> [DATA TO PROCESS]
● ● ●

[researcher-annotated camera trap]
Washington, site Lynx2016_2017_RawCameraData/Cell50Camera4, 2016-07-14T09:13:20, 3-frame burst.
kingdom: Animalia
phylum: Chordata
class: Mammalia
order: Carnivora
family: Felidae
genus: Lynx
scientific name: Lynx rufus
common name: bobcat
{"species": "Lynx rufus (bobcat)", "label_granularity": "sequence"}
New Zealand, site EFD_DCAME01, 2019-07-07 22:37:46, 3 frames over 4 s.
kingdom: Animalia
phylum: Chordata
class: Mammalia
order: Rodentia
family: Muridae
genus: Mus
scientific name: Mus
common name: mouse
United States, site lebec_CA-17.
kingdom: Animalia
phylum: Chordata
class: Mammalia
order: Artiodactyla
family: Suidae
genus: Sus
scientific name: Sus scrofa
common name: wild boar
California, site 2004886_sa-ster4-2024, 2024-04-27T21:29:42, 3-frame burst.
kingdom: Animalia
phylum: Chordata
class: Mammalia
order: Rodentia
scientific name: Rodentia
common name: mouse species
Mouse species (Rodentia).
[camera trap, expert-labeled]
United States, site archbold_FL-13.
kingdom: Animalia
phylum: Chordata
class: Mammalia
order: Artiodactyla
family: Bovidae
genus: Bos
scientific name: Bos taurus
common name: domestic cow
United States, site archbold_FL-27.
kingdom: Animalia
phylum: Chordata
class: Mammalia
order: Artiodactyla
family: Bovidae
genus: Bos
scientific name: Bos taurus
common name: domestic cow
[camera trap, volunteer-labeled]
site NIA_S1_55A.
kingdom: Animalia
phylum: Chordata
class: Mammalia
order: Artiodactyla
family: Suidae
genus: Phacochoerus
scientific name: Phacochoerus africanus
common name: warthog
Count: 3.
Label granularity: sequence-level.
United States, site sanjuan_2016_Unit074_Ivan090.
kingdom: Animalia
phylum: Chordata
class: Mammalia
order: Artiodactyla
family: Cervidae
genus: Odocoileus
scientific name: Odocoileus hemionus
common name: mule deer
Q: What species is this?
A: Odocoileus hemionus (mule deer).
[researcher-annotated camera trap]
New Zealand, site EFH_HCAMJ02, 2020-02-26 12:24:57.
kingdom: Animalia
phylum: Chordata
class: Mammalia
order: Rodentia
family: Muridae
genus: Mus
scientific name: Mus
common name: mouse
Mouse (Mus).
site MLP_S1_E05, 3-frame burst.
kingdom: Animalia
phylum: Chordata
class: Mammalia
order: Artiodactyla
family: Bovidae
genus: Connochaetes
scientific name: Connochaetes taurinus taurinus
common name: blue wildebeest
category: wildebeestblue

● ● ●

> [REQUIRED WORK]
Beginning with the line that holds "New Zealand, site EFH_HCAMJ02, 2020-02-26", please give again each line exactly until the records end, and include that final line.

> [SOLVED EXERCISE]
New Zealand, site EFH_HCAMJ02, 2020-02-26 12:24:57.
kingdom: Animalia
phylum: Chordata
class: Mammalia
order: Rodentia
family: Muridae
genus: Mus
scientific name: Mus
common name: mouse
Mouse (Mus).
site MLP_S1_E05, 3-frame burst.
kingdom: Animalia
phylum: Chordata
class: Mammalia
order: Artiodactyla
family: Bovidae
genus: Connochaetes
scientific name: Connochaetes taurinus taurinus
common name: blue wildebeest
category: wildebeestblue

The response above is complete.